Ogni anno, da dieci anni, Wuzhen si anima per alcuni giorni in autunno. Questa piccola città sull’acqua con i suoi canali da cartolina, situata a un centinaio di chilometri a ovest di Shanghai, ospita la World Internet Conference. I dirigenti cinesi responsabili del cyberspazio ricevono giganti tecnologici cinesi e stranieri e funzionari digitali da tutto il mondo.
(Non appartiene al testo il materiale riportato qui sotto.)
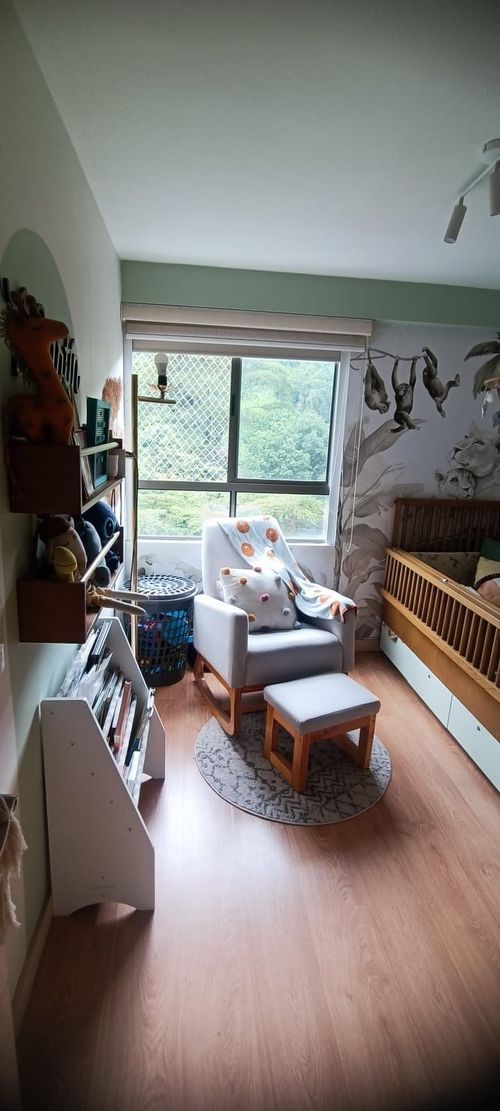 Apartamento de 3 alcobas en arriendo en Loma De Los Bernal, Medellín, 97 m² · foto 7 de 18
L’obiettivo è promuovere la visione del regime su come dovrebbe essere gestita la rete e sottolineare un concetto in particolare, la “sovranità informatica”. Si oppone alla visione di una Internet universalmente aperta, un luogo per la libera circolazione delle informazioni, che il governo cinese vede come una caratteristica delle società occidentali e una potenziale minaccia al suo controllo.
Anche se lei ha continuato a denunciare in questi mesi il “logica del bandito” degli Stati Uniti di voler sospendere TikTok poiché la richiesta ha avuto successo, la Cina ritiene che la propria visione sia rafforzata, legittimata, dalla decisione della potenza americana di ricorrere anche al blocco dei social network stranieri. Il divieto è in vigore da sabato 18 gennaio, in fin dei conti.
Nelle settimane precedenti l’adozione, nell’aprile 2024, da parte del Congresso americano della legge che minacciava di bloccare TikTok se la sua società madre cinese, ByteDance, si fosse rifiutata di venderla, la stampa ufficiale e i social network si erano coperti di articoli e commenti di denuncia americana “doppi standard”. “Lascia che ti racconti una barzelletta: la società americana è liberale e democratica ed è un’economia di pieno mercato”scriveva nel marzo 2024 un utente di Weibo, l’equivalente cinese di X, il cui messaggio sarebbe stato ripubblicato migliaia di volte.